Algunos días encontraba las fuerzas para hablar, y mis “cuidadores” creían que estaba progresando, pero se desilusionaban al oírme decir:
- ¿Dónde está?
- ¿Quién, querida?
Por supuesto que sabían de quién hablaba, pero con tal de alargar el calvario, lo que fuera.
- Sabes de quién hablo.
- … Él ya no está.
- Por qué.
- No lo sé, cielo, pero eso no importa ahora, lo primordial es que…
- Sí que importa, joder, ¡es lo único que importa! Quiero saber por qué se ha ido, por qué me ha dejado sola, por qué me ha obligado a depender así de él para dejarme muerta con su partida.
- Él no te merece, no merece que estés así por él.
- Claro que no.
- Entonces, ¿vas a esforzarte por estar bien a partir de ahora?
- No.
Y así prosiguieron mis días. Insomnio me follaba cada noche y ya ni me importaba. Comencé a fumar y a escribir. A veces bebía, no porque me gustara, sino con el pensamiento de que al vomitar, expulsaría todo el venemo que llevaba dentro y que era mucho más nocivo que el alcohol. Fumaba, follaba y escribía. Por supuesto, nadie me leía, pero eso daba igual, pues escribir era igual o mejor que vomitar. Escribía para mí, a veces para él, pero es lo de menos.

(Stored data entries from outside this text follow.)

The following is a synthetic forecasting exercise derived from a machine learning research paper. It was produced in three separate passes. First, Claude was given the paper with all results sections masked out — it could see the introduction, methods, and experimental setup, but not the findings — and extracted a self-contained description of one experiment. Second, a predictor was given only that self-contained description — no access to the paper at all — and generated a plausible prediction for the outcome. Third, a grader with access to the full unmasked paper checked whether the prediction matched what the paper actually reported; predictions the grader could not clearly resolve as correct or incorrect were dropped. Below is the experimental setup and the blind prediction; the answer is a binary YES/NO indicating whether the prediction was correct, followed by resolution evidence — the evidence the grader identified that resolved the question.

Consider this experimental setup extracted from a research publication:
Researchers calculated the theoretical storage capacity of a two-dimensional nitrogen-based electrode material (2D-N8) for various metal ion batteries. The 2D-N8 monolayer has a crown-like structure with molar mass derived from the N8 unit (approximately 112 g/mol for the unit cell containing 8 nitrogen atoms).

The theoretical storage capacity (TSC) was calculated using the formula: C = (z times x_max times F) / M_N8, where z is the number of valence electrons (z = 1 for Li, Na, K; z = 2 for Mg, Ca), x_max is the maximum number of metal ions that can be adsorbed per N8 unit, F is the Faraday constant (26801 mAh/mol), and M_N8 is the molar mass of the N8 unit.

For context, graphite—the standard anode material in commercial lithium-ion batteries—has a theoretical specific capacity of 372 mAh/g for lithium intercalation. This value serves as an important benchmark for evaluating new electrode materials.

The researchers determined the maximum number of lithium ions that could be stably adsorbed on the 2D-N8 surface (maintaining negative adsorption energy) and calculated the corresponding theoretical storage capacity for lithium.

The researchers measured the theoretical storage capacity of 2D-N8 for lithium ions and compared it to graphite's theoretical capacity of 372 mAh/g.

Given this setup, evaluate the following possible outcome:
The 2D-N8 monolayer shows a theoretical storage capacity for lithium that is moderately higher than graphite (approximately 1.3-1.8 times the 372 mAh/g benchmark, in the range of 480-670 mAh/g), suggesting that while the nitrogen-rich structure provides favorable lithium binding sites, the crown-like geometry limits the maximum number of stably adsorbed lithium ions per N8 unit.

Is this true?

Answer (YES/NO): NO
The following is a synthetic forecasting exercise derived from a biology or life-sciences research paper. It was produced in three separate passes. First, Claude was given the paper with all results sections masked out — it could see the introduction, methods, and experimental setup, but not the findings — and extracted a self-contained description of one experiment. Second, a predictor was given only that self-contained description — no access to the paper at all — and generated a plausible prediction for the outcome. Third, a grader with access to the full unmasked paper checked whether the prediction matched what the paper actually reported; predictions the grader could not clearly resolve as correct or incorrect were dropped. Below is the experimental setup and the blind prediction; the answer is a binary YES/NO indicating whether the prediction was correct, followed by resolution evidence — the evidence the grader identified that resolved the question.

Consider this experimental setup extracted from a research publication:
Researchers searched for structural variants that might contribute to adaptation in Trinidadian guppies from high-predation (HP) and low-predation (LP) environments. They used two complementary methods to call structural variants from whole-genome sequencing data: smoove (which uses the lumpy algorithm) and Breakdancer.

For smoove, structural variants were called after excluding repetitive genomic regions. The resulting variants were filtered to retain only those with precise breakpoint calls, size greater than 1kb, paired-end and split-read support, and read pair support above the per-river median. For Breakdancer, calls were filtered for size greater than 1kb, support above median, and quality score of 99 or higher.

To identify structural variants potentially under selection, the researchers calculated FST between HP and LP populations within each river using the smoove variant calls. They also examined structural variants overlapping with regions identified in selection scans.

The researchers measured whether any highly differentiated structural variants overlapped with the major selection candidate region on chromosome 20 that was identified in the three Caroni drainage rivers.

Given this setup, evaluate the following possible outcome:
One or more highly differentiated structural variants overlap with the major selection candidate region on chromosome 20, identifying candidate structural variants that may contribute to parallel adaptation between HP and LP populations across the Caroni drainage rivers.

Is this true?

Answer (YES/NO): NO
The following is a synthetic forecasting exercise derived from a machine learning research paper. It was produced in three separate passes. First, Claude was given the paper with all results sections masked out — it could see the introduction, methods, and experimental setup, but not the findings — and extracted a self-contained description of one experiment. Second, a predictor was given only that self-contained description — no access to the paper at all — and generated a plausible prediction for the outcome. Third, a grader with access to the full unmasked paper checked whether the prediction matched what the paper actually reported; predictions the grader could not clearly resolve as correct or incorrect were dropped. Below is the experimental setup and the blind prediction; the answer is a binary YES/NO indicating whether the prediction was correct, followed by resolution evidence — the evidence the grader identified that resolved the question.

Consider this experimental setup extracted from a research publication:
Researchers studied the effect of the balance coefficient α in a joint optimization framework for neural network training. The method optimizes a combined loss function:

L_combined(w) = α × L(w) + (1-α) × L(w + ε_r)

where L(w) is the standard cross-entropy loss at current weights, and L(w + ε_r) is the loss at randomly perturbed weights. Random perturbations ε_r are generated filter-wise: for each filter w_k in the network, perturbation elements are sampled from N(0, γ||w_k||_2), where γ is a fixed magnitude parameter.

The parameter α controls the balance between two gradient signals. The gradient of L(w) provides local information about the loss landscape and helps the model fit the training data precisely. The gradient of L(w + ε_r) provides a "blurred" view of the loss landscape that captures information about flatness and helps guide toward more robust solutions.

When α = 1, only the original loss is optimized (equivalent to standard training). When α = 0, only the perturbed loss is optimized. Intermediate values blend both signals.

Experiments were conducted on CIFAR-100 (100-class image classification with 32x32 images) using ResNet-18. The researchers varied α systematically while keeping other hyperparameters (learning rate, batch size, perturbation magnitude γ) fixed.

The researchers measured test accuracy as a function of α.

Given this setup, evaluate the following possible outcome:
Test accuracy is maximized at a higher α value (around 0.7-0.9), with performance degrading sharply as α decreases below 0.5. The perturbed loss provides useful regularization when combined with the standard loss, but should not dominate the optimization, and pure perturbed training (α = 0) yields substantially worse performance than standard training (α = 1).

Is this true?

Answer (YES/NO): NO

Una noche de verano, después de acabar con la botella de Vodka, me apeteció bailar. Oh, qué sensación tan genial sentí. Quería bailar, quería dejarme llevar por el viento, así que bajé a la vía del tren a esperar a mi acompañante. Fue la muerte más dulce jamás vivida.
Y bueno, no sé si ahora estoy en el cielo o en el infierno, pero me he comprado una máquina de escribir y me dedico a hacer chistes malos sobre ese infierno de ahí abajo llamado Tierra. En fin, hasta después de muerto hay que vivir de algo. Desde aquí le miro, le observo... en mi pensamiento, claro. Arriesgarme a sufrir es algo que no quiero tentar, no aquí, en el reino de los cielos/infiernos II.
Si el odio tenía límites, puedo asegurar que los he sobrepasado.